Moorgate Place is a small side street branching east out of Moorgate at No. 40. It now connects to another side street known as Swan Alley, in turn connecting to Moorgate. The Chartered Accountants‘ Hall, home of the Institute of Chartered Accountants in England and Wales, is located at Moorgate Place.

On 28 February 1975 a Northern Line tube train (on the Northern City Line service on short, 7-minute round trips between Drayton Park and Moorgate) terminating at Moorgate station crashed into a brick wall at the end of the tunnel beyond the platform, killing 43 people at the scene and several more subsequently from severe injuries, in what was the greatest loss of life on the tube in peacetime.
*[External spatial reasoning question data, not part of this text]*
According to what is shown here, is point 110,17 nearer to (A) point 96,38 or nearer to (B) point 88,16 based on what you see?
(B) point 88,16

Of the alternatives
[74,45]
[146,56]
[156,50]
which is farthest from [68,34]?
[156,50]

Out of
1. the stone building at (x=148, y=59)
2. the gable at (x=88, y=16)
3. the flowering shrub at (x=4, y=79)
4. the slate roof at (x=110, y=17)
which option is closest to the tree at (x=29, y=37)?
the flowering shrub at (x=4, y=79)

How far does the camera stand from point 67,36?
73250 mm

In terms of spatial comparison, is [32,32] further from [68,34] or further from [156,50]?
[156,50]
The cause of the incident was never determined.

The train was on the 8:39am run from Drayton Park, terminating at platform nine of Moorgate. Instead of stopping on arrival, the train appeared to accelerate, taking the crossover at about 35 mph (56 km/h). At the end of the platform was a 66 ft (20 m) long overrun tunnel with a red stop-lamp, then a sand drag, and finally a single hydraulic buffer in front of a brick wall. The sand drag slowed the train but it smashed into the buffer at about 40 mph and then into the wall.
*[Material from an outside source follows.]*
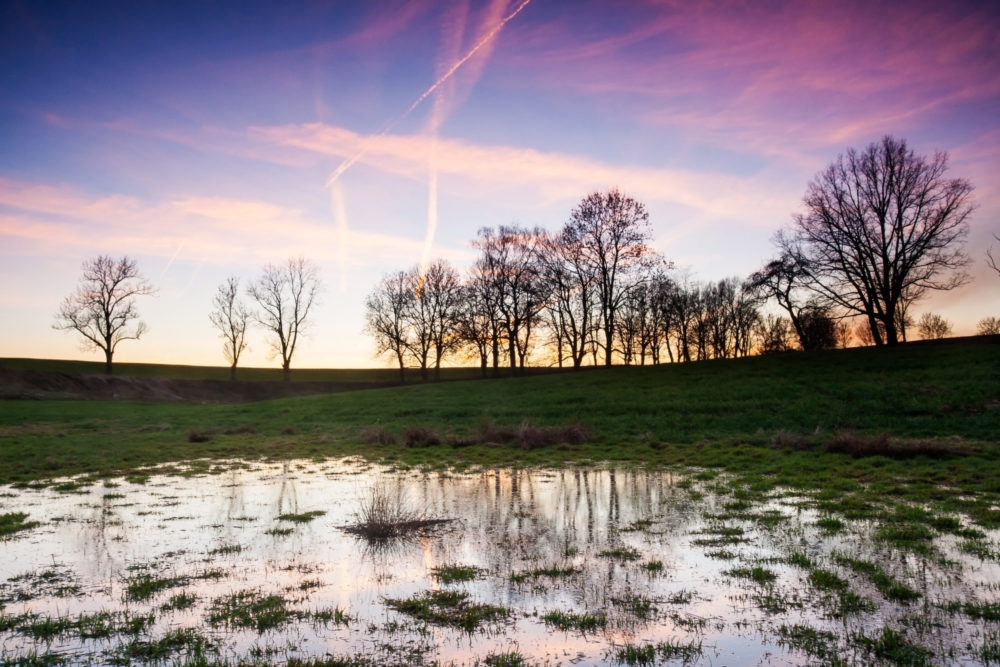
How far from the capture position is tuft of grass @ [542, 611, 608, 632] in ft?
20.3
As the overrun tunnel was originally built to house mainline units and was 16 ft (4.9 m) high, the smaller diameter of the tube train meant that the second car in the set rode up above the trailing end of the driving car, as did the third car which split asunder lengthwise and rode over the end of the second car. The driving car suffered the most damage, buckling at two points into a V shape, crushed between the wall and the weight of the rest of its train piling up behind it.

The cause of the crash was never satisfactorily determined. The driver, who had worked for London Underground since 1969, had been in good health, took no alcohol or drugs, and was considered an unlikely suicide candidate. Investigations confirmed the brakes had not been applied and the driver had not even raised his hands to protect his face at the moment of impact.

After the incident, automatic systems for stopping trains at dead-ends was introduced into all dead-ends on the tube, regardless of whether the driver gives instruction to halt a train. These are known as „Moorgate control“ systems.